Stored data entries:
<<<<

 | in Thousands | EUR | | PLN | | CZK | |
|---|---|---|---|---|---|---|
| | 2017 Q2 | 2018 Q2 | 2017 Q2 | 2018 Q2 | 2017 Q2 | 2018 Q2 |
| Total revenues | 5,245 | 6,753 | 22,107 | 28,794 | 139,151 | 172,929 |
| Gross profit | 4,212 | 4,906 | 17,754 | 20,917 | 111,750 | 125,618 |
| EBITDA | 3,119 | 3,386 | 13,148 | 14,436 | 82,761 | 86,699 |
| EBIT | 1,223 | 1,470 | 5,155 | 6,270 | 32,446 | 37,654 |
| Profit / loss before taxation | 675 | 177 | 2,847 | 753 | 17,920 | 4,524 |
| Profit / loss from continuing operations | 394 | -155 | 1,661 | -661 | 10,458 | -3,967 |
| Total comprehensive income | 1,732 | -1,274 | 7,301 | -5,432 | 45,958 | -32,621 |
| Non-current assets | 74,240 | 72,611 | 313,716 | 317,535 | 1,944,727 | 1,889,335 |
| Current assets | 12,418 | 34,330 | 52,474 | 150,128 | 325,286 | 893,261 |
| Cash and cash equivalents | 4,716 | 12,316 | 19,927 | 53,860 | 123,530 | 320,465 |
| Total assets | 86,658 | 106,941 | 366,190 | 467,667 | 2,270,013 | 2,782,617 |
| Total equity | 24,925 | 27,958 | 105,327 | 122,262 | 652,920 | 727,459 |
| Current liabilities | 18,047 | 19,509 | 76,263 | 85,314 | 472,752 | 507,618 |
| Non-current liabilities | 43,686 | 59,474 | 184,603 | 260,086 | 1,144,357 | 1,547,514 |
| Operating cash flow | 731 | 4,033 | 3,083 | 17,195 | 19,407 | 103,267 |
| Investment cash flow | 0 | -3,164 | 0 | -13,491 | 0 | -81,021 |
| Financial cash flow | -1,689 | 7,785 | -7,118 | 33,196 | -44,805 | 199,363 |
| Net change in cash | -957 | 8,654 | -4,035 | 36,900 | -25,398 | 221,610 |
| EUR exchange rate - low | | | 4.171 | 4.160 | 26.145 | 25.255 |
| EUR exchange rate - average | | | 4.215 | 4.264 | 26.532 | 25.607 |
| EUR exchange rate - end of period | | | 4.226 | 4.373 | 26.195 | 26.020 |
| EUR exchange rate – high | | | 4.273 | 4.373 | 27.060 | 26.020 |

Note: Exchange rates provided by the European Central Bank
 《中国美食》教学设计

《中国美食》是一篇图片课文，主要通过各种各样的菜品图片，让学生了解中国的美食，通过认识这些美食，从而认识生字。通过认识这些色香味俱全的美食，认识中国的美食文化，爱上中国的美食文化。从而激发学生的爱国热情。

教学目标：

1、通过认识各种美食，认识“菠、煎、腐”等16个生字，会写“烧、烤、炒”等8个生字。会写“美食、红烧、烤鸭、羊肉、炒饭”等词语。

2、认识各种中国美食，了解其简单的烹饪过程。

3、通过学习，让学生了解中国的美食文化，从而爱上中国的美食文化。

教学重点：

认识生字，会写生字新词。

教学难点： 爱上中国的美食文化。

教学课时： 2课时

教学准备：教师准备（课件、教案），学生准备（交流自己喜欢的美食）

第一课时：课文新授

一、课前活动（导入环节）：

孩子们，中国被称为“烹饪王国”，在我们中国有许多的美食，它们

>>>>

### Work to be completed
Each line of the records, from the opening one through the line holding "111,750 | 125,618 |", should be restated word for word, with nothing else in the answer.

### Result
 | in Thousands | EUR | | PLN | | CZK | |
|---|---|---|---|---|---|---|
| | 2017 Q2 | 2018 Q2 | 2017 Q2 | 2018 Q2 | 2017 Q2 | 2018 Q2 |
| Total revenues | 5,245 | 6,753 | 22,107 | 28,794 | 139,151 | 172,929 |
| Gross profit | 4,212 | 4,906 | 17,754 | 20,917 | 111,750 | 125,618 |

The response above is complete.